Menteri Lingkungan Hidup (LH) Mohammad Jumhur Hidayat mengatakan asap yang dirasakan masyarakat Riau berasal dari kebakaran hutan dan lahan di provinsi tetangga, Jambi.
Jumhur menyampaikan hal tersebut saat meninjau lokasi karhutla di Jalan Keluarga, Desa Rimbo Panjang, Kecamatan Tambang, Kabupaten Kampar, Riau, Sabtu, 22 Agustus 2026.
Baca Juga: Kemenhub Izinkan 35 Pesawat Asing untuk Tangani Karhutla di Kalimantan Menurut Jumhur, arah angin berdasarkan citra satelit bergerak dari Jambi menuju Riau.
Kondisi itu membuat asap dari kebakaran di Jambi terbawa hingga wilayah Riau.
"Dari citra satelit, angin itu dari Jambi (mengarah ke Riau). Jadi, asap-asap itu kiriman dari Jambi," kata Jumhur.
Jumhur mengatakan jumlah titik api atau hotspot kebakaran hutan dan lahan mengalami peningkatan dalam dua hari terakhir.
Saat ini, kata dia, terdapat sekitar 3.800 titik api di Indonesia yang tersebar di wilayah Sumatera dan Kalimantan.
Peningkatan titik api tersebut menjadi perhatian pemerintah karena kebakaran terjadi di sejumlah wilayah yang memiliki lahan gambut.

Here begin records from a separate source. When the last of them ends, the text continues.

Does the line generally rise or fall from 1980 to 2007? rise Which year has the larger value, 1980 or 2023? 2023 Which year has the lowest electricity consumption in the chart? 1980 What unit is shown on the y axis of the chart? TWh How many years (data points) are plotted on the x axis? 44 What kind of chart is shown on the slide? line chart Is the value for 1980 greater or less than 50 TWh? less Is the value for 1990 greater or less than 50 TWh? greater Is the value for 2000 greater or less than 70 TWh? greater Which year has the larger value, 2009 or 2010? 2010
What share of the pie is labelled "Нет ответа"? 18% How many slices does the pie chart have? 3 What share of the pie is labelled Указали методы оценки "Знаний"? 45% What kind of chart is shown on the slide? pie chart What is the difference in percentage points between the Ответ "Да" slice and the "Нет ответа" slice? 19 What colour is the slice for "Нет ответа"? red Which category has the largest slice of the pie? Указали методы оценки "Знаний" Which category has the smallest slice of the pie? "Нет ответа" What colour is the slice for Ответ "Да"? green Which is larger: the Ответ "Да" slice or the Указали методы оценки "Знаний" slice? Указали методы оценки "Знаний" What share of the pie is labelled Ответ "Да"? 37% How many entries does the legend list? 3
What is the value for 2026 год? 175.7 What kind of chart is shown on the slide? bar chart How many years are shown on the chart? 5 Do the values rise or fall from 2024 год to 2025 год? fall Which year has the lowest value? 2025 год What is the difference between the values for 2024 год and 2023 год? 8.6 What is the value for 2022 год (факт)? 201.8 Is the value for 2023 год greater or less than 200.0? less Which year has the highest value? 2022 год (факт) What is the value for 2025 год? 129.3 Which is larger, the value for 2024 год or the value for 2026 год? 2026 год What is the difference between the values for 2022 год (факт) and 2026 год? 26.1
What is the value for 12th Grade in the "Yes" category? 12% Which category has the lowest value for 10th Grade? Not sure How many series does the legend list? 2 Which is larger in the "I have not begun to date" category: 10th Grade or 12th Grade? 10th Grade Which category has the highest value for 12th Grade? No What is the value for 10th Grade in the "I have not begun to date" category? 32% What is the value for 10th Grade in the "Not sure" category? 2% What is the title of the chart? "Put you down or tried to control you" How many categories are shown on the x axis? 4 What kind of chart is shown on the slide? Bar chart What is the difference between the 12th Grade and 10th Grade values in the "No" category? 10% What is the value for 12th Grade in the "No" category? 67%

Kondisi lahan yang kering membuat api berpotensi meluas dan menghasilkan asap dalam jumlah besar.
Di tengah kondisi tersebut, Kementerian Lingkungan Hidup menyiapkan surat edaran mengenai kegiatan belajar mengajar di daerah yang terdampak kabut asap.
Jumhur mengatakan sekolah dapat diliburkan apabila kualitas udara akibat asap karhutla telah melewati ambang batas yang ditentukan.